In [None]:
# ---------------------------------------------------------
# ✅ 패키지
# ---------------------------------------------------------
import os, numpy as np, matplotlib.pyplot as plt
from PIL import Image
from glob import glob
from tqdm import tqdm
import torch, torch.nn as nn, torch.optim as optim
from torch.utils.data import Dataset, DataLoader
import albumentations as A
from albumentations.pytorch import ToTensorV2
import segmentation_models_pytorch as smp
import warnings
warnings.filterwarnings("ignore")

device = torch.device("cuda" if torch.cuda.is_available() else "cpu")
print(f"✅ Using device: {device}")

# ---------------------------------------------------------
# ✅ 데이터셋
# ---------------------------------------------------------
class CityscapesDataset(Dataset):
    def __init__(self, image_dir, resize=(512, 512), mode='train'):
        self.image_paths = sorted(glob(os.path.join(image_dir, "*", "*.png")))
        self.mask_paths  = [p.replace("images", "gtFine").replace("_leftImg8bit", "_gtFine_labelIds") for p in self.image_paths]
        self.mode = mode

        if mode == 'train':
            self.transform = A.Compose([
                A.Resize(*resize),
                A.HorizontalFlip(p=0.5),
                A.RandomBrightnessContrast(p=0.3),
                A.ShiftScaleRotate(shift_limit=0.05, scale_limit=0.1, rotate_limit=10, p=0.5),
                A.Normalize(mean=(0.485, 0.456, 0.406), std=(0.229, 0.224, 0.225)),
                ToTensorV2()
            ])
        else:
            self.transform = A.Compose([
                A.Resize(*resize),
                A.Normalize(mean=(0.485, 0.456, 0.406), std=(0.229, 0.224, 0.225)),
                ToTensorV2()
            ])

    def __len__(self):
        return len(self.image_paths)

    def __getitem__(self, idx):
        image = np.array(Image.open(self.image_paths[idx]).convert("RGB"))
        mask = np.array(Image.open(self.mask_paths[idx])).astype(np.int64)

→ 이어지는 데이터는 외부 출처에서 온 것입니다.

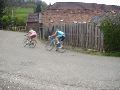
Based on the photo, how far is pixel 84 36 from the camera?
2681cm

        augmented = self.transform(image=image, mask=mask)
        image = augmented['image']
        mask = torch.from_numpy(augmented['mask']).long()  # ✅ FIXED: long 타입 변환

        return image, mask

# ---------------------------------------------------------
# ✅ 경로 및 데이터로더
# ---------------------------------------------------------
train_image_dir = r"C:\Users\ghwns\HJ_git\CV-Projects\urban-scene-segmentation\Dataset\Cityspaces\images\train"
val_image_dir   = r"C:\Users\ghwns\HJ_git\CV-Projects\urban-scene-segmentation\Dataset\Cityspaces\images\val"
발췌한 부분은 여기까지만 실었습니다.